When asked what he would do now, the reply came: “The thing that I could probably do, uniquely, is work to train the next generation of leaders to bring about change.” These are the words of the 44th President of the United States, Barack Obama. After leaving the White House, he spoke with David Letterman in a most candid and telling interview aired on Netflix. I watched this interview with intent, knowing deep inside me, this is by far the most compelling of goals I have developed over the past 20 years as a school administrator and the past thirty-eight and a half years as a teacher. Is there any reason why all students cannot develop leadership skills? I don’t know a single reason. Regardless of age, race, social-economic status, gender or intelligence, I believe all of us are called to ‘lead’. I also believe leadership can be learned starting around age four, and must continue to be learned until we have spent our lives serving the goals of our countries and world.

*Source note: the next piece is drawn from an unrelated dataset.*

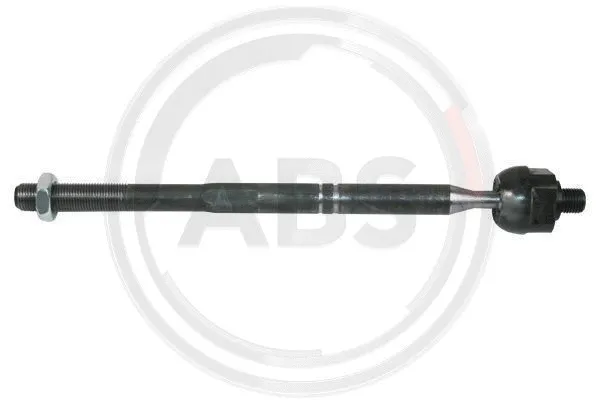 A.B.S. 240444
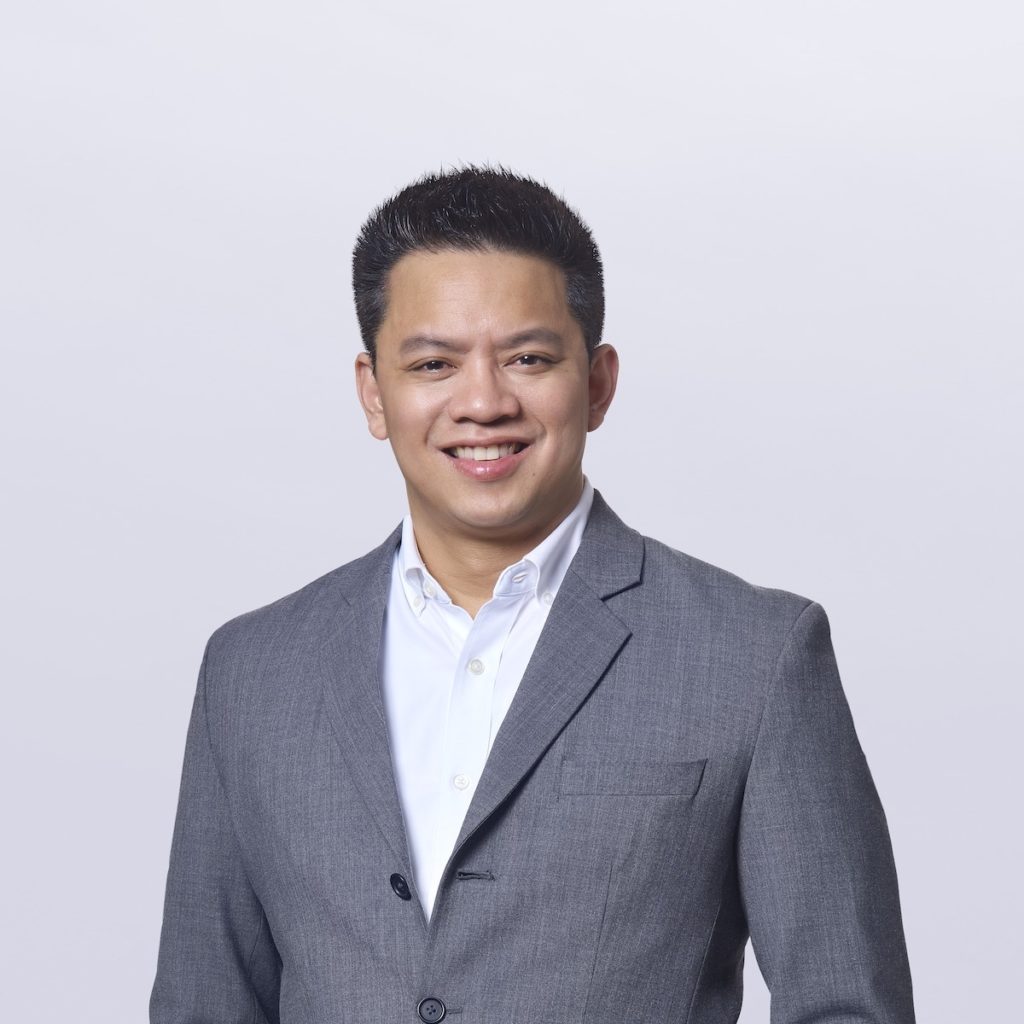 Lazada Philippines CEO Ray Alimurung said their priority is to support the online sellers on their platform.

When I think of the 7 Habits of Highly Effective People (Covey) and the power of the Leader In Me Program, I am struck how simple and important teaching leadership skills to students really is. Students equipped with the skills they need to lead, truly can make the difference in their families, communities, provinces, states, country and now in the world. I want to continue to be part of this leading and learning process. I want to see these skills in my own grandchildren. I want my grandchildren to ‘find their voice’ and have opinions about what is going on in their lives and in the world. I also want them to heed the words of Jesus: Do not be afraid.
Given the current political climate, I am deeply concerned about the lack of effective leadership, especially in those countries where the first response seems to be that of a spoilt child wanting to take his toys and go home. My only hope rests with educators in schools who know their mission: we celebrate each other and grow as a community of lifelong learners, leaders and followers of Jesus.